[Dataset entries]
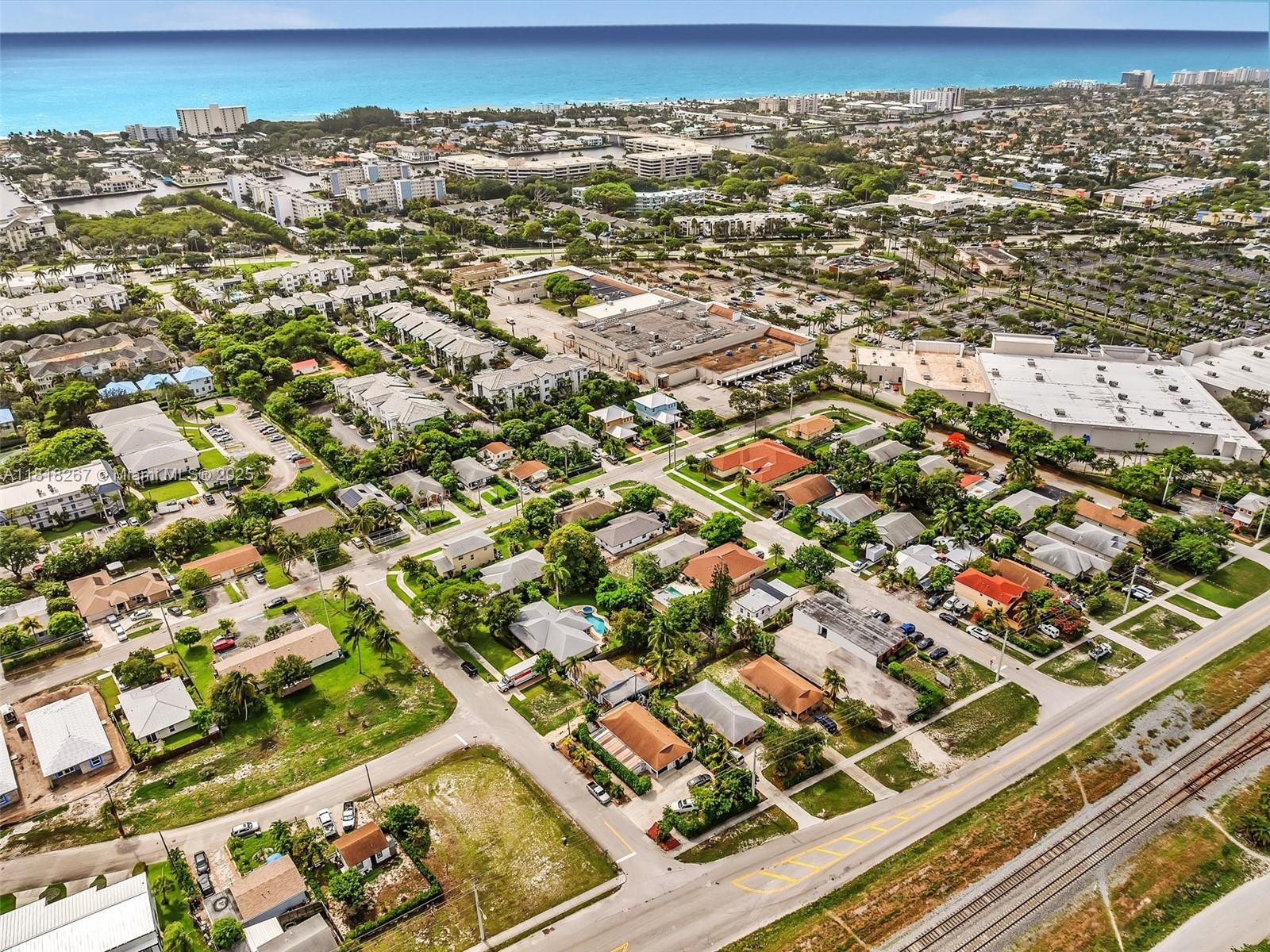 Delray Beach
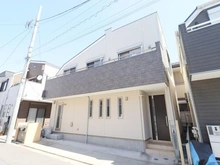 【東京都/葛飾区水元】葛飾区水元2丁目　中古戸建 外観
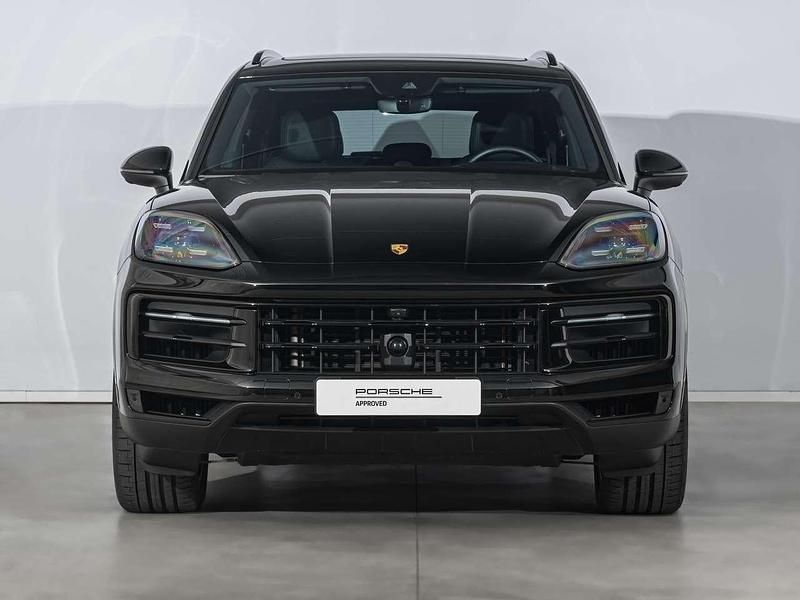 Usata Porsche Cayenne 305 CV (224 kW) 2024 Nero SUV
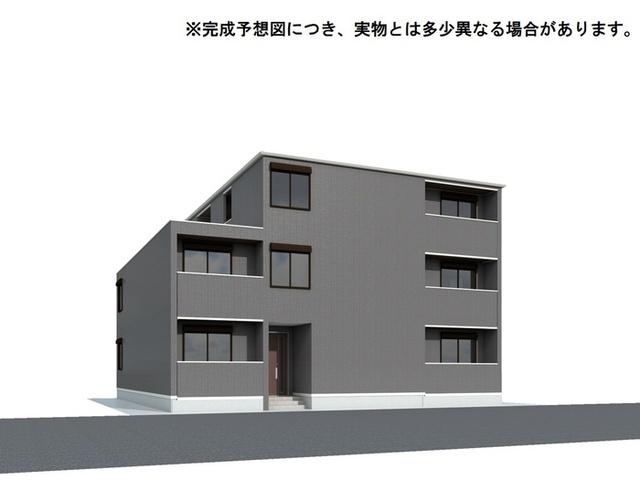 ネオアイリス大森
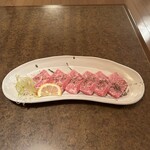 焼肉ダイニングぼうや - 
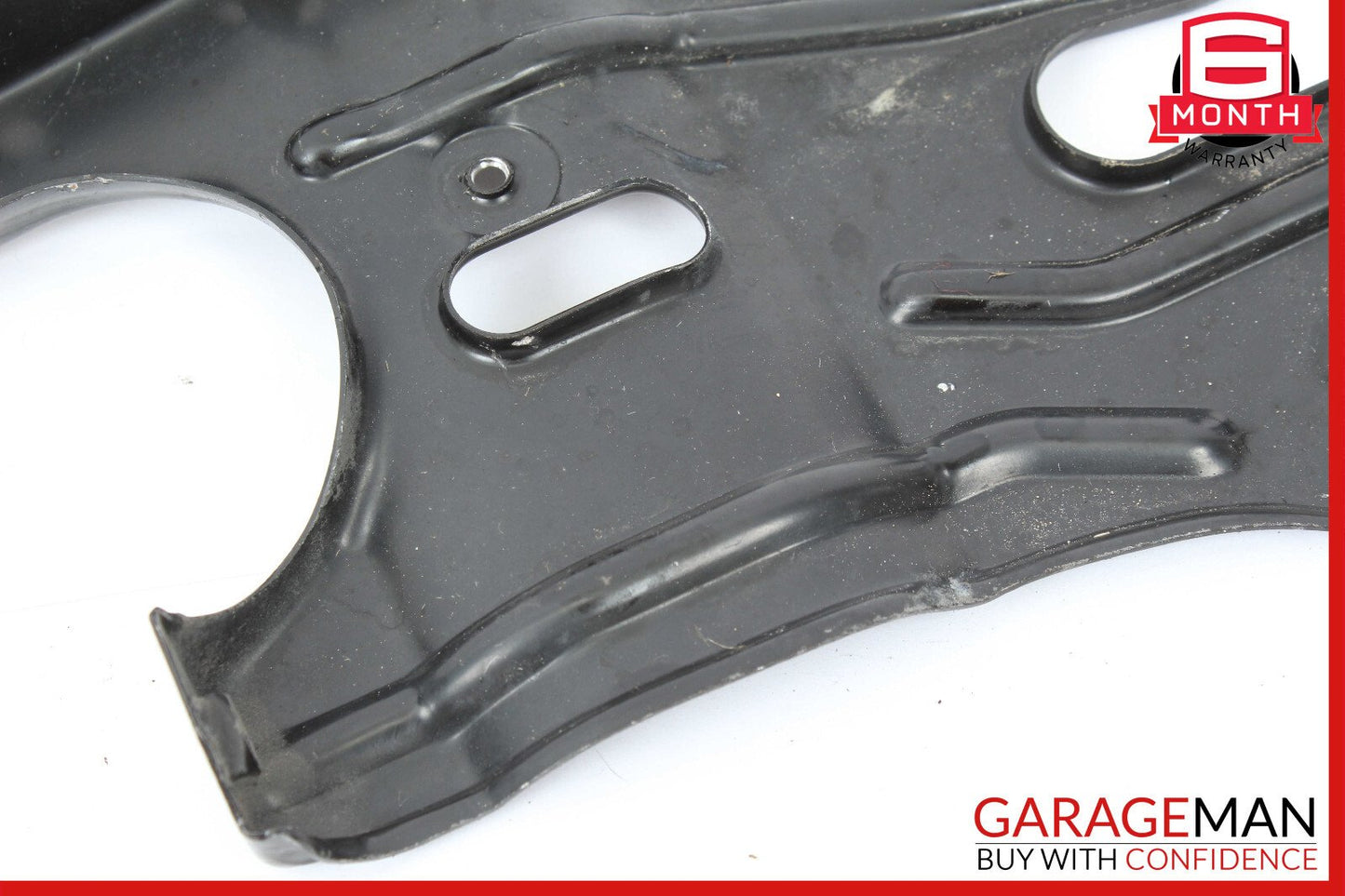 01-07 Mercedes W203 C240 Front Right Headlight Support Bracket OEM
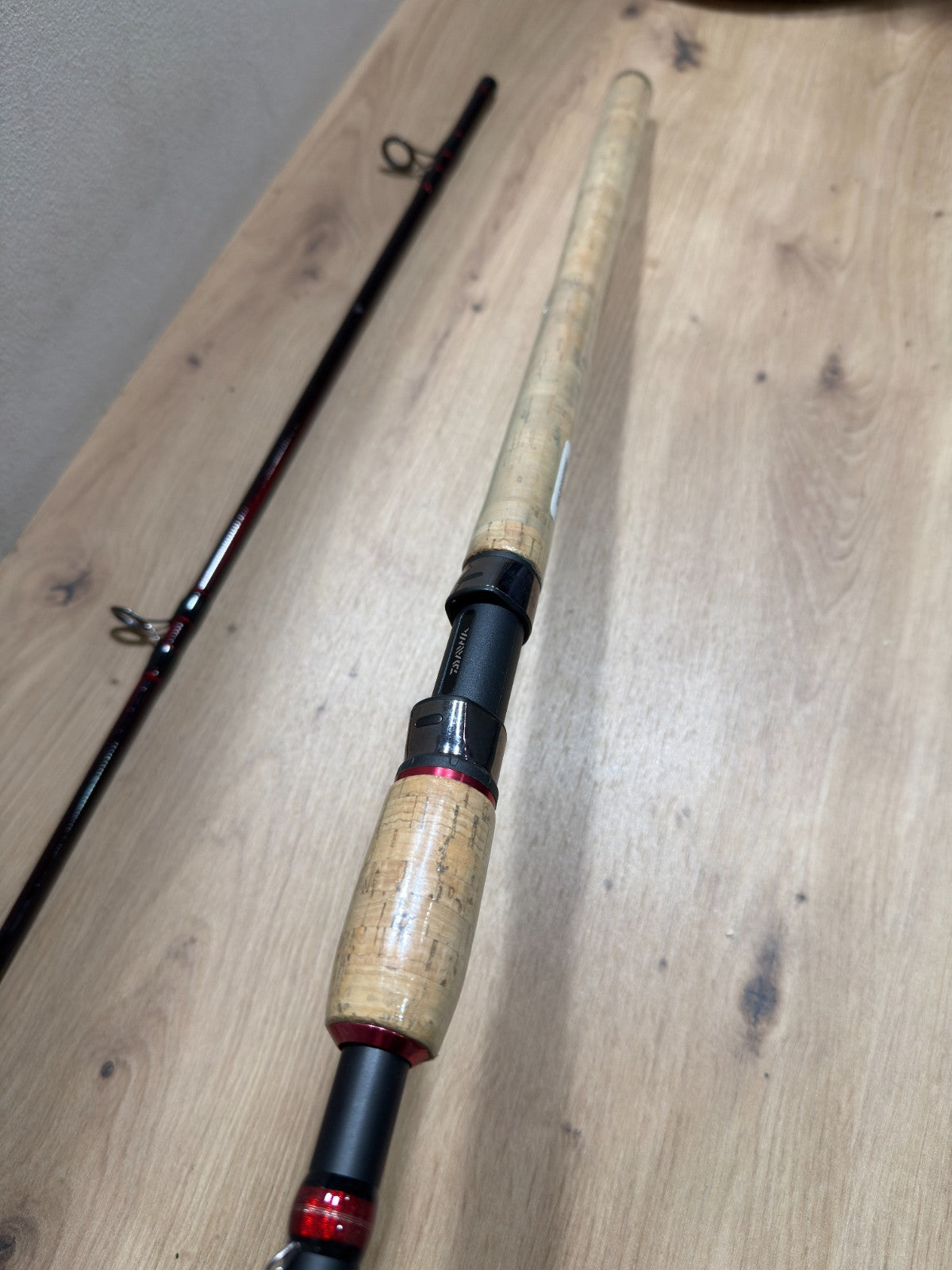 Daiwa Sweepfire SW1002MFS Rute 300cm 20-60g1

→ What is required
Go through the entries and retype them exactly, except for the images.

→ Output of the exercise
 Delray Beach
 【東京都/葛飾区水元】葛飾区水元2丁目　中古戸建 外観
 Usata Porsche Cayenne 305 CV (224 kW) 2024 Nero SUV
 ネオアイリス大森
 焼肉ダイニングぼうや - 
 01-07 Mercedes W203 C240 Front Right Headlight Support Bracket OEM
 Daiwa Sweepfire SW1002MFS Rute 300cm 20-60g1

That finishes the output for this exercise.